● GIVEN PROBLEM A
Answer these questions from the post about trolley overhead, one answer per line, marked like the questions:
(i) To what place did some people joke that the Northeast Corridor was being extended?
(ii) Which city uses simple span overhead construction on its street running?
(iii) According to the post, what do the Shaker Heights line poles look like?
● GIVEN PROBLEM B
Write a continuation of the post about trolley overhead, picking up after its final line.

● EXTRACTED TEXT
[PRCo] Re: Pittsburgh Overhead

Ken & Tracie ktjosephson at earthlink.net
Thu Mar 17 13:03:56 EST 2005


I remember some people joking about the Northeast Corridor being extended to 
the South Hills.

Opinion warning! (Below):

I believe the Buffalo overhead is total overkill, especially downtown. The 
steel streetlight standards, which doubled as line poles during Buffalo's 
latter year of streetcar operation, were still in for lighting use while the 
line was under construction. For all I know, they may still be there today. 
They could and should have been reused for simple span trolley wire 
construction on the main drag. San Diego uses simple span overhead 
construction on its street running.

The Shaker Heights lines also have some degree of overkill. Those line poles 
look like something out of the novel "War of the Worlds."

K.

● SOURCE EXCERPT
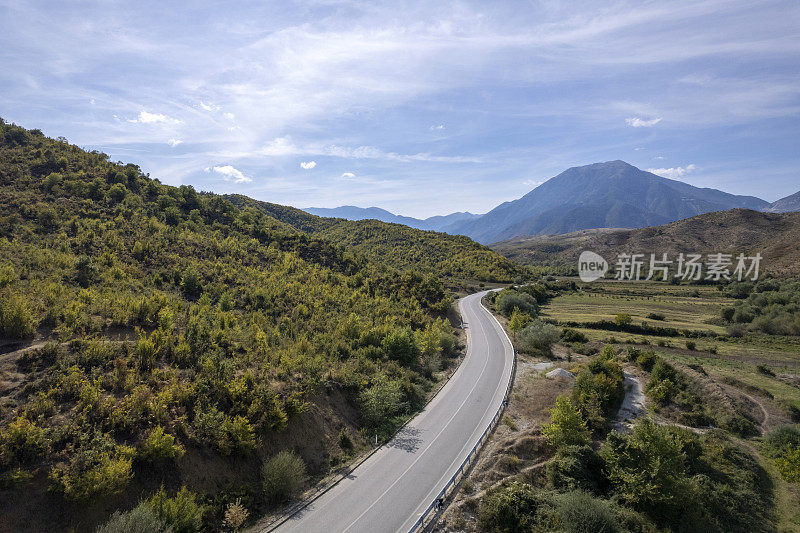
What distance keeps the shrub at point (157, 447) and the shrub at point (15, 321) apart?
976 centimetres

● EXPECTED ANSWER A
(i) The South Hills.
(ii) San Diego.
(iii) Something out of the novel "War of the Worlds."

● EXPECTED ANSWER B
----- Original Message ----- 
From: "Dietrich, Robert J." <Robert.Dietrich at unisys.com>
To: <pittsburgh-railways at dementia.org>
Sent: Thursday, March 17, 2005 5:16 AM
Subject: [PRCo] Re: Pittsburgh Overhead


> The rumor I heard was that the overhead was designed to withstand a
> tornado.  True or not it did the job - the tornado went up the hill to
> avoid a conflict with that mass of steel.
>
>
>
> -----Original Message-----
> From: pittsburgh-railways-bounce at lists.dementia.org
> [mailto:pittsburgh-railways-bounce at lists.dementia.org] On Behalf Of Bob
> Rathke
> Sent: Wednesday, March 16, 2005 7:47 PM
> To: pittsburgh-railways at dementia.org
> Subject: [PRCo] Re: Pittsburgh Overhead
>
> I think that John is on to something here.  A parallel in the commercial
> aviation industry: in the 1950's, the approach lights to airport runways
> were attached to heavy steel towers (not unlike high voltage electrical
> power transmission towers).  Numerous  accidents occurred when too-low
> aircraft struck the towers - the towers survived the impact, but the
> aircraft crashed to the ground.
>
> The old structures were called "battleship towers", and by the 1980's
> most
> were replaced by the lighter, frangible (bendable) towers that are in
> use
> today.
>
> I always called PAT's catenary support structures "battleship towers."
>
> Bob 3/16/05
>
> ----------------------------
>
>> Pittsburgh was an early light rail project.  The available consulting
>> engineers were probably (guess on my part) more familiar with metros
> then
>> light rail.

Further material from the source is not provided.